-- Start Selected excerpt --
For more than 100 years, American Greetings Corporation, which is based in Brooklyn Ohio (yes you read that right!), has been, next to Hallmark, the major purveyor of greeting card lines in America, including: American Greetings, Carlton Cards, Gibson, Recycled Paper Greetings and Papyrus. They also supply other paper product offerings include DesignWare party goods and American Greetings and Plus Mark gift-packaging and boxed cards.

On the internet too American Greetings has one of the largest collections of greetings on the Wweb, including greeting cards available at and electronic greeting cards available at

In addition to its own product lines, American Greetings creates and licenses popular character brands through the American Greetings Properties group, including Strawberry Shortcake and Care Bears. The company generates annual revenue of approximately US$1.9 billion, and its products can be found in retail outlets worldwide.


About the Weiss Family

American Greetings was founded in 1906 by Polish immigrant Jacob Sapirstein, who died in 1987 at the ripe old age of 102, and who started out as a peddler who sold cards from a horse-drawn cart. Sapirstein’s oldest son Irving shortened and Anglicized his surname to Stone, started out stuffing envelopes for his father when he was five years old. Then he handled the business during his father’s illness when he was nine, and subsequently worked for the company full-time upon leaving high school eventually becoming CEO. He was succeeded as CEO by his son-in-law Morry Weiss in 1987. Irving Stone later took the title “Founder-Chairman” – equivalent to “Chairman Emeritus”, when Morry Weiss finally became Chairman of the Board in 1992, and Irving died in 2000. In 2003 Morry Weiss’s two sons Zev and Jeffrey became CEO and President respectively; Morry Weiss remains Chairman today.
-- End Selected excerpt --
-- Start Data supplied --
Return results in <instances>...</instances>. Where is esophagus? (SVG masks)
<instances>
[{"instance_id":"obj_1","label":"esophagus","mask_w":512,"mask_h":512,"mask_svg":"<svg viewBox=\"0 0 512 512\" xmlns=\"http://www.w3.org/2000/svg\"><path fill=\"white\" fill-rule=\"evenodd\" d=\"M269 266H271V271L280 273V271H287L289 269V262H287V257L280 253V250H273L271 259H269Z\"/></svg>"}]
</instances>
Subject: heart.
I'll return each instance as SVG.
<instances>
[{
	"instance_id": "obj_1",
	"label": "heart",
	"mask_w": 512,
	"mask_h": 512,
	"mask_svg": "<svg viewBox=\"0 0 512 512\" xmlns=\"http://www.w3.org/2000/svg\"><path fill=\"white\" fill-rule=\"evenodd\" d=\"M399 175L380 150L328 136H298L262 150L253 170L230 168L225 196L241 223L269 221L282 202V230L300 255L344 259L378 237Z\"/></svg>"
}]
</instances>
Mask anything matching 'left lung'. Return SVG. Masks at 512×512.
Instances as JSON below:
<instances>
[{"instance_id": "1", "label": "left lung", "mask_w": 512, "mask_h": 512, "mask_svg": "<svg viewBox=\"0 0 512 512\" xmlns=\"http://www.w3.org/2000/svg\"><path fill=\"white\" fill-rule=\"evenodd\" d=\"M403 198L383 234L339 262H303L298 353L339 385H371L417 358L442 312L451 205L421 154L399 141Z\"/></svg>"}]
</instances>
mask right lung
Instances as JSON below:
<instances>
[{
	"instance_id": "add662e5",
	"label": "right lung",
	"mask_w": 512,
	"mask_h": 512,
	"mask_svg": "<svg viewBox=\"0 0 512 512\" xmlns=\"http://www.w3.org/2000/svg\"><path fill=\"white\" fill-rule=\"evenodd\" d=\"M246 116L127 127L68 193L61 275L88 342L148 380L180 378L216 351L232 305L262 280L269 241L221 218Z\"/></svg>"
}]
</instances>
-- End Data supplied --
- Directives
1. Translate this sentence from the American Greetings passage into Spanish: "In addition to its own product lines, American Greetings creates and licenses popular character brands through the American Greetings Properties group, including Strawberry Shortcake and Care Bears."
2. Please quote every one of the records above, character for character.

- Solved problems
1. Además de sus propias líneas de productos, American Greetings crea y licencia marcas de personajes populares a través del grupo American Greetings Properties, entre ellas Strawberry Shortcake y Care Bears.

2.
Return results in <instances>...</instances>. Where is esophagus? (SVG masks)
<instances>
[{"instance_id":"obj_1","label":"esophagus","mask_w":512,"mask_h":512,"mask_svg":"<svg viewBox=\"0 0 512 512\" xmlns=\"http://www.w3.org/2000/svg\"><path fill=\"white\" fill-rule=\"evenodd\" d=\"M269 266H271V271L280 273V271H287L289 269V262H287V257L280 253V250H273L271 259H269Z\"/></svg>"}]
</instances>
Subject: heart.
I'll return each instance as SVG.
<instances>
[{
	"instance_id": "obj_1",
	"label": "heart",
	"mask_w": 512,
	"mask_h": 512,
	"mask_svg": "<svg viewBox=\"0 0 512 512\" xmlns=\"http://www.w3.org/2000/svg\"><path fill=\"white\" fill-rule=\"evenodd\" d=\"M399 175L380 150L328 136H298L262 150L253 170L230 168L225 196L241 223L269 221L282 202V230L300 255L344 259L378 237Z\"/></svg>"
}]
</instances>
Mask anything matching 'left lung'. Return SVG. Masks at 512×512.
Instances as JSON below:
<instances>
[{"instance_id": "1", "label": "left lung", "mask_w": 512, "mask_h": 512, "mask_svg": "<svg viewBox=\"0 0 512 512\" xmlns=\"http://www.w3.org/2000/svg\"><path fill=\"white\" fill-rule=\"evenodd\" d=\"M403 198L383 234L339 262H303L298 353L339 385H371L417 358L442 312L451 205L421 154L399 141Z\"/></svg>"}]
</instances>
mask right lung
Instances as JSON below:
<instances>
[{
	"instance_id": "add662e5",
	"label": "right lung",
	"mask_w": 512,
	"mask_h": 512,
	"mask_svg": "<svg viewBox=\"0 0 512 512\" xmlns=\"http://www.w3.org/2000/svg\"><path fill=\"white\" fill-rule=\"evenodd\" d=\"M246 116L127 127L68 193L61 275L88 342L148 380L180 378L216 351L232 305L262 280L269 241L221 218Z\"/></svg>"
}]
</instances>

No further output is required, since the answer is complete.